The Cyprus Academy of Sciences, Letters and Arts (Greek language: Κυπριακή Ακαδημία Επιστημών, Γραμμάτων και Τεχνών) was founded in 2017 and launched by the President of Cyprus Nicos Anastasiades in 2018. Its aim is to enhance the scientific and cultural achievements of Cyprus by promoting and rewarding excellence in Science, Letters, and Arts, and cultivating interactions between the Sciences, Letters, Humanities, and the Arts in the Republic of Cyprus. It is an independent and autonomous institution consisting of 3 Sections:
•	Natural Sciences,
•	Letters, and Arts (Humanities),
•	and Ethical Sciences, Economic and Political Sciences.

The Cyprus Academy has already been admitted in several European and international bodies including All European Academies (ALLEA), the European Federation of Academies of Sciences and Humanities and the European Academies Science Advisory Council (EASAC).

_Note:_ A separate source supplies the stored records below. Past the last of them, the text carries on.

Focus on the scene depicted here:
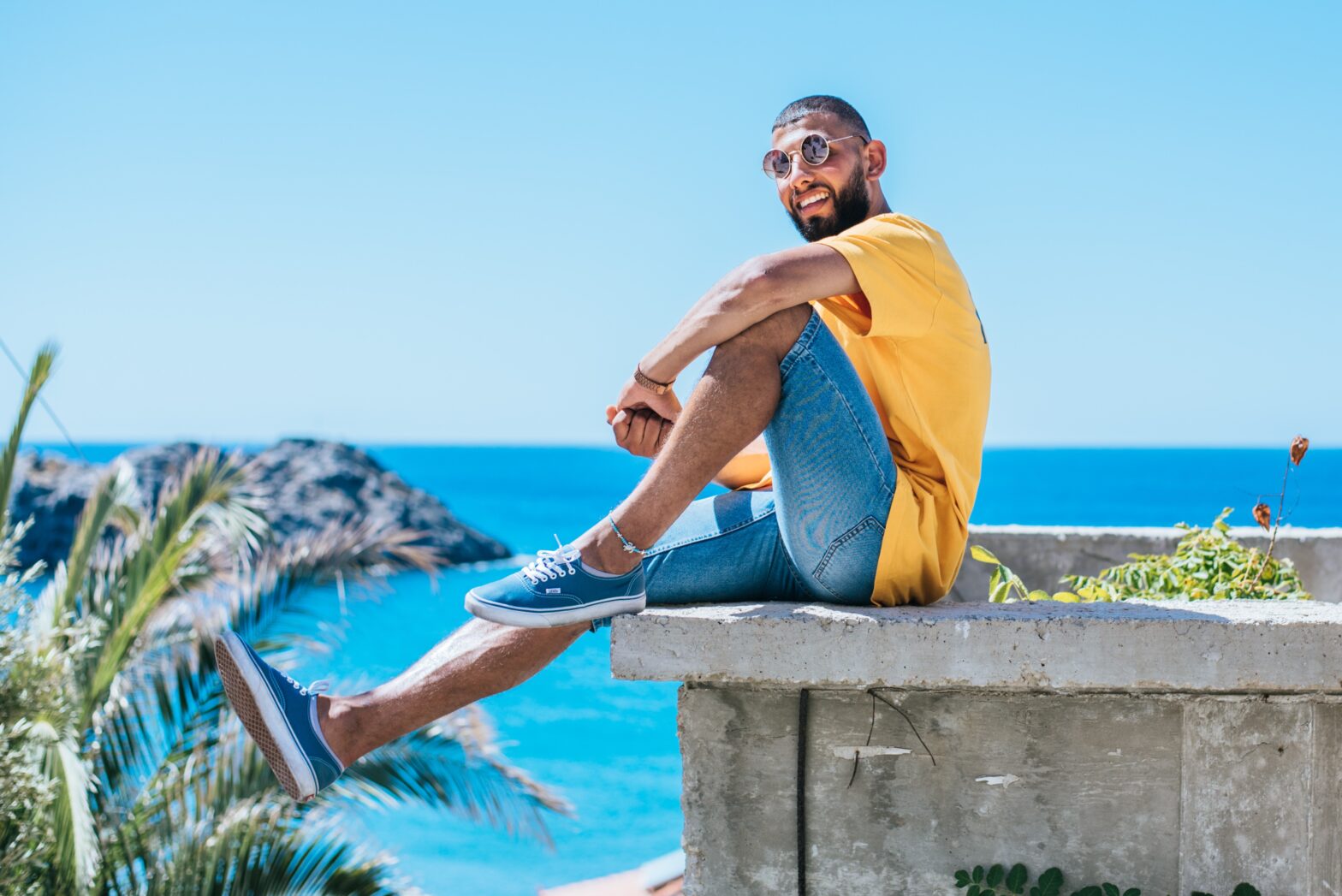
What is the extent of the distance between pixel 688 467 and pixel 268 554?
5397mm

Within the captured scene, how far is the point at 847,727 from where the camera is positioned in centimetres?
227

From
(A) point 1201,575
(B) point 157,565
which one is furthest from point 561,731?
(A) point 1201,575

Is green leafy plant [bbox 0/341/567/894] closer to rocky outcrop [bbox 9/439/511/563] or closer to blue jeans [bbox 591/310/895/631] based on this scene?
blue jeans [bbox 591/310/895/631]

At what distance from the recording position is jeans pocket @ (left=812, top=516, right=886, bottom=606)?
2.42 metres

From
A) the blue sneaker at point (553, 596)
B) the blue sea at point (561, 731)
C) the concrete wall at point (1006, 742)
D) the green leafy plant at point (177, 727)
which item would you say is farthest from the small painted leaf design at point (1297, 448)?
the green leafy plant at point (177, 727)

The current body of the Cyprus Academy consists of 17 Members, 12 Founding Members elected on April 10, 2019, the four Members of the Founding Committee, and one recently elected ordinary member. The Academy also elected one external and two corresponding members in each of the three sections. The Academy is governed by an Interim Governing Board presided by Professor Andreas Demetriou.

The Cyprus Academy of Sciences, Letters and Arts, is temporarily located in an especially provided building at the Phaneromene Square in Nicosia.